Sean: Craig, one of the things I've heard you discuss elsewhere, we're obviously talking about your book, Jesus the Purifier, but you've written books defending the New Testament, defending the Gospel of John in particular, is that one of the ways they can remember is Jesus told stories and we remember stories. Jesus also probably told the same stories over and over again in a different way that they would remember. there's a decent chance that they took notes. There's all these kind of mechanisms built in that this idea of the telephone game is just completely non analogous to the gospels. So is that fair to say when the telephone game comes up? Cause I get this all the time from students. Did you say that is a complete dis analogous understanding of how these traditions were passed on and even originally written down?

Craig: It really is. Um, and add to that, uh, all the, the elements you've mentioned that, uh, a lot of Jesus, even the, the teaching that's not in parables is often in, uh, very poetic, very, uh, clipped and memorizable form. Um, but then I also love, uh, uh, Ken Bailey's story, uh, from the years he was teaching in Lebanon, a scholar who wrote a lot on parables. And he talked about wanting to replicate the telephone game in one of his classrooms to Muslim background believers. And they didn't get the idea. And it was like, why would you want to do this? And he said, just humor me as it were. And so he starts by whispering a fairly complex sentence in the year of the first student. And they went through the whole class and the last guy's quoted it verbatim exactly. And it's like, so what's the point? It's a different culture. They're used to doing it.

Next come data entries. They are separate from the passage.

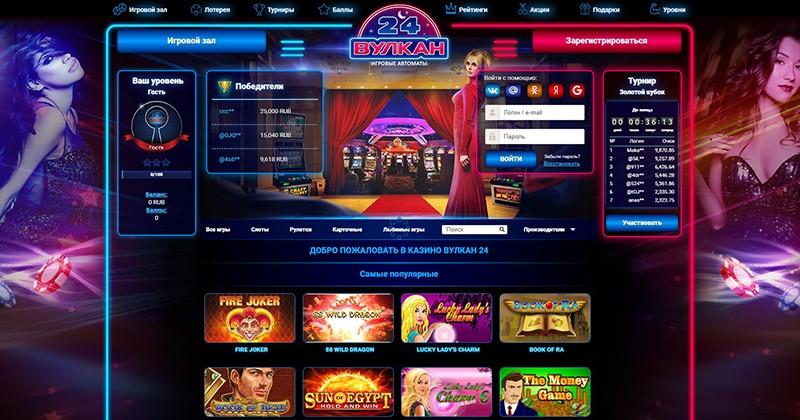 Азартные игровые автоматы в мурманске вертуальная играть настоящий казино вулкан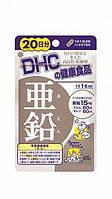 DHC Цинк, селен і хром. 20капс., фото 1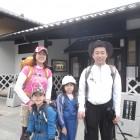 昼神温泉の鶴巻荘から朝7:00に出発です。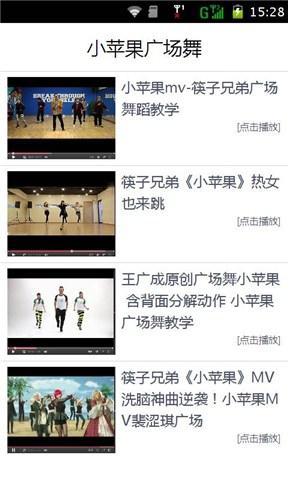 【免費媒體與影片App】广场舞小苹果视频-APP點子
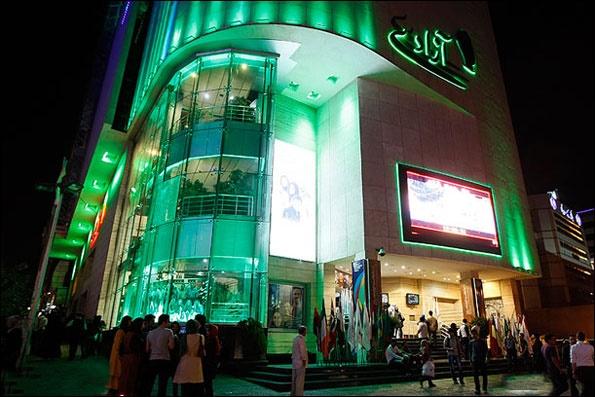 سینماهای مردمی جشنواره فیلم فجر ۳۷ اعلام شد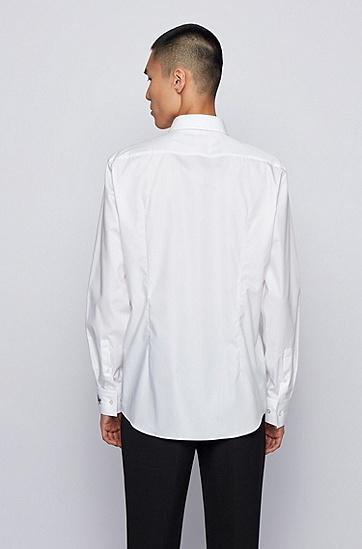 衣领和袖口处饰有星形图案的修身版衬衫,  100_白色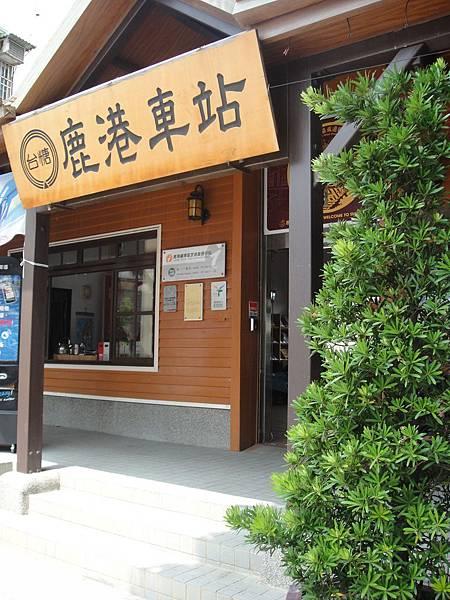 鹿港舊車站(台糖+旅客服務中心)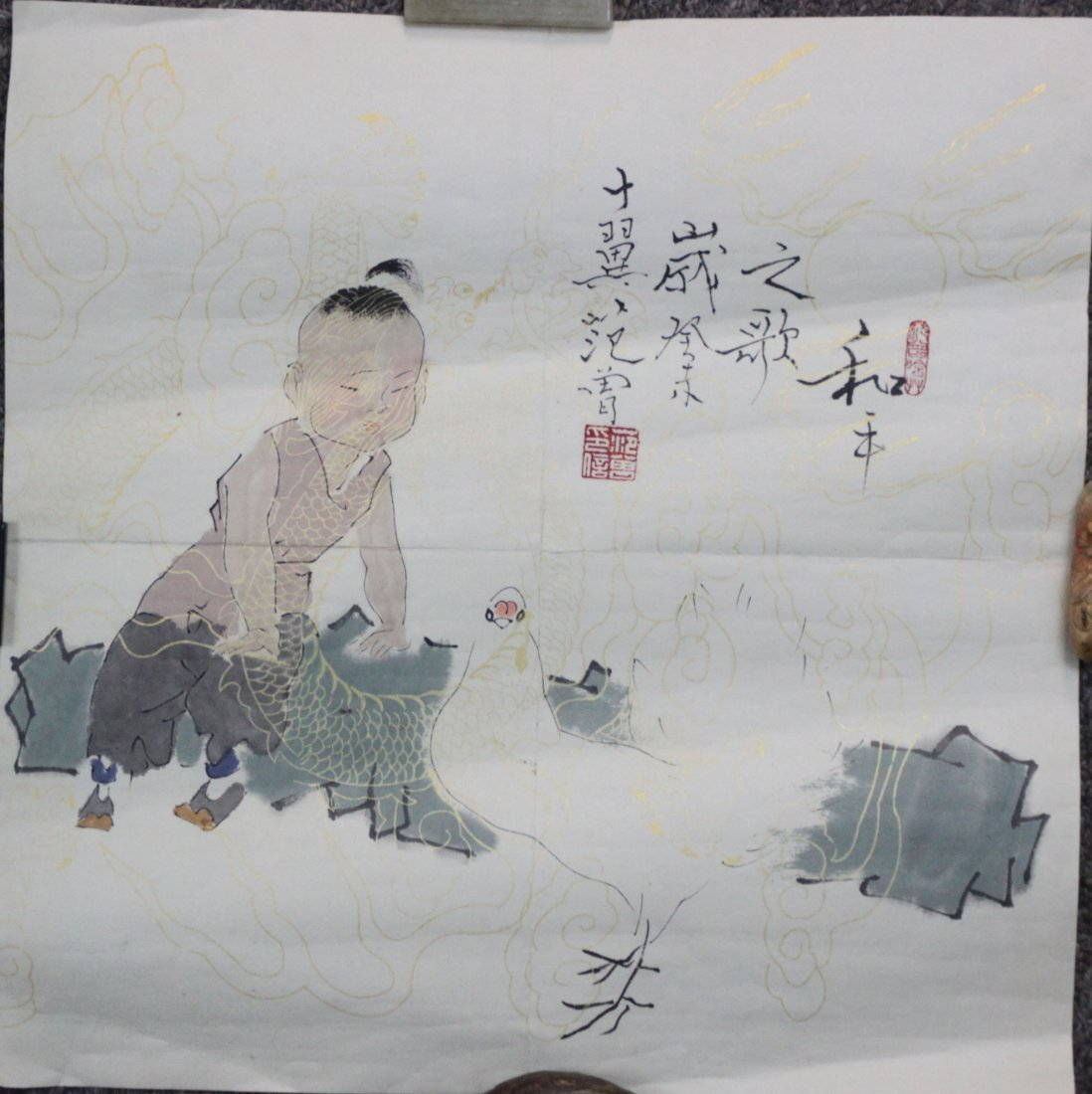 Chinese Pen & Ink Painting of Child signed Zheng Fan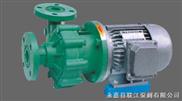 FP型强耐腐蚀离心泵,工程塑料自吸泵
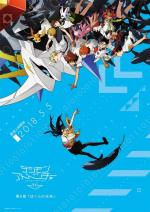 Digimon Adventure tri: Our Future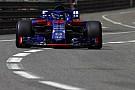 F1 F1モナコGP速報:FP2はリカルドがレコード更新。ハートレー11番手
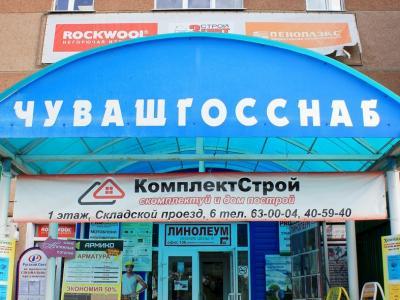 "ООО ""Чувашгосснаб"""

Sean: Interesting… Interesting.

Scott: Yeah. Now, Craig, I think, you know, some of the criticism of the telephone game has been that the more important the information, the more readily it's remembered.

Craig: Yes.

Scott: It's one thing to say about the grounds outside your house that it's got all kinds of different plants and grasses. It's another thing to say, there's a huge snake in your garden. And typically the more important the information, the more readily it's remembered and recollected. But I think what you've provided, I think is so helpful to recognize that the disciples of Jesus probably repeated his teaching, maybe hundreds of times to different audiences, you know, maybe starting even while Jesus was still alive. So that, you know, the process by which those things got cemented in their memory started, I think a lot earlier than the scholarship has tended to indicate in the past.

Craig: That's right. And those two are not mutually exclusive. people of my generation, even though admittedly, I was only eight years old when John Kennedy was assassinated. Um, I do have very vivid memories of that. Um, but one of the reasons the memories remain vivid is that over the years, there have been all kinds of social contexts where people have said, so can you remember where you were and what you were doing when Kennedy was assassinated and by repeating the stories that further cements the memory.

Scott: Yeah. Like you, I remember exactly where I was when I heard that news. Um, and I remember exactly where I was when I saw the first pictures of the nine 11 airplanes flying in the world trade center. I think one of the other things that I think that has caused some skepticism about the gospel accounts, and if we help our listeners with this is that there are some differences between the way the Gospel writers record certain accounts. Some of the versions of Jesus' teaching are a bit different. Say, the difference between the Sermon on the Mount in Matthew 5, 6, and 7, and the other rendition of it in Luke 6 or so. So help our listeners understand what were the Gospel writers actually trying to do. They weren't trying to produce biographies or chronologies in the traditional sense. What were they trying to do and how does that help us account for some of these differences in the gospel accounts?

Craig: Well, actually they weren't trying to produce biographies in the modern sense because the modern sense hadn't been invented yet. They were trying to produce biographies in what was for them the traditional sense, which was that, uh, you put together a selection of key events, uh, and teachings from the life of a person, um, in broadly chronological sequence, you may or may not begin with something about their birth or upbringing, uh, depending on its importance for you. Um, there was a strong belief in the ancient world that you learned an awful lot about somebody by how they died. And so, uh, you didn't have to be a religiously significant person to have a biographer focus a disproportionate amount of time on the events leading up to it, including your death. Um, it was very common. You can see this in uh, Diogenes layer, just lives of the eminent philosophers for someone to group together, a series of the most famous or influential or significant teachings of an individual was very common to put together a collection of things that they did that all followed one particular model or pattern of activity. And you find all of these things in the gospels.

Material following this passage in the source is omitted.